Beatrix Campbell is an English writer and activist who has written for a number of publications since the early 1970s. Her books include Wigan Pier Revisited (1984), Goliath: Britain’s Dangerous Places (1993) and Diana, Princess of Wales: How Sexual Politics Shook the Monarchy (1998). She has also made films, including Listen to the Children (1990), a documentary about child abuse.

Beatrix Barnes took the name Beatrix Campbell on her marriage to Bobby Campbell, a former Glasgow shipyard fitter and fiddle player, who was part of the renaissance of radical politics and music in Scotland in the early 1960s.

Campbell was fourteen when, in 1961, she took part in the Campaign for Nuclear Disarmament’s march from Aldermaston to London in protest against nuclear weapons, and was still a teenager when she joined the Communist Party. At that time the party was deeply divided over its relationship with the Soviet Union. She belonged to the party’s anti-Stalinist wing that opposed the Soviet invasion of Czechoslovakia in 1968.

From the early 1970s Campbell’s engagement with the Communist Party was increasingly as that of a feminist: from this perspective she challenged the tenets of the Communist Party, both its political approach to organising among women and its overall strategy.

Geoff Andrews wrote of her opinions in his book End Games and New Times: The Final Years of British Communism 1964–1991, feminism now “became a priority, not subordinate to some higher goal. It was a crucial part of redefining socialism”.

With Nell Myers, she set up a women’s liberation movement group in Stratford, East London and in 1972 was in the group of women Communist Party members that founded Red Rag. It immediately opened itself up to women in the wider women’s movement, describing itself not only as a Marxist but as a “feminist journal”, and defining feminism as “the political movement which emerges as women’s response to their own oppression”. When the Communist Party banned Red Rag, the editorial collective’s response was “it’s not yours to ban”, and the journal continued to flourish for ten years.

When the Communist Party banned Red Rag, the editorial collective’s response was “it’s not yours to ban”, and the journal continued to flourish for ten years.

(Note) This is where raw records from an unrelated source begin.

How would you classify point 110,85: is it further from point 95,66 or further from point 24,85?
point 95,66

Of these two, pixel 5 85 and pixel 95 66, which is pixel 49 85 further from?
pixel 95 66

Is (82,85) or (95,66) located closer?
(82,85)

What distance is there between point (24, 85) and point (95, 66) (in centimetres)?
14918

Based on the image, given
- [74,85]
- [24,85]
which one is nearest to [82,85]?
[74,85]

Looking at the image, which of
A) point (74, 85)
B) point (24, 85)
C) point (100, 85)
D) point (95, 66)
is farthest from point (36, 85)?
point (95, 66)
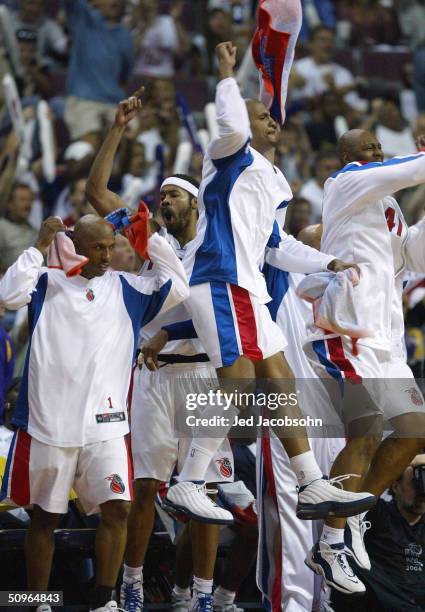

In the 1980s, Campbell’s writing focused on the transformation of Britain by Thatcherism. She set off on a six-month journey around England and wrote a polemical critique of George Orwell’s book The Road to Wigan Pier (1937) and what she saw as the myopia of sexist socialism. She investigated the Conservative Party’s appeal to women. She also became associated politically and professionally with the emergence of radical municipalism, particularly in London, under the leadership of Labour’s Ken Livingstone.

Campbell has received several academic honours including honorary doctorates conferred by Salford University, Oxford Brookes University and The Open University. Her work has gained her several awards, including the Cheltenham Literature Festival Prize in 1984 for the book Wigan Pier Revisited, the Fawcett Society Prize in 1987 for the book The Iron Ladies and the First Time Producers’ Award in 1990 for her Dispatches documentary film Listen to the Children.

In June 2009 Campbell was offered and accepted an OBE for ‘services to equal opportunities’. Writing in The Guardian, she self-defined herself as a “republican with politics rooted in Marxism and feminism”.

Selected publications

  • Sweet Freedom: Struggle for Women’s Liberation, by Anna Coote, Beatrix Campbell & Christine Roche (1982), Picador Books
  • Wigan Pier Revisited: Poverty and politics in the Eighties, Beatrix Campbell (1984), Virago Press
  • The Iron Ladies: Why Do Women Vote Tory? by Beatrix Campbell (1987), Virago Press
  • Unofficial Secrets: Child Abuse – The Cleveland Case, by Beatrix Campbell (1988), Virago Press
  • Goliath: Britain’s Dangerous Places, Beatrix Campbell (1993), Methuen Books
  • Diana, Princess of Wales: How Sexual Politics Shook the Monarchy, by Beatrix Campbell (1998), Women’s Press
  • And All the Children Cried, by Beatrix Campbell and Judith Jones (2005), Oberon Books
  • Agreement: The State, Conflict and Change in Northern Ireland, by Beatrix Campbell (2008), Lawrence & Wishart
  • End of Equality by Beatrix Campbell (2014), Seagull.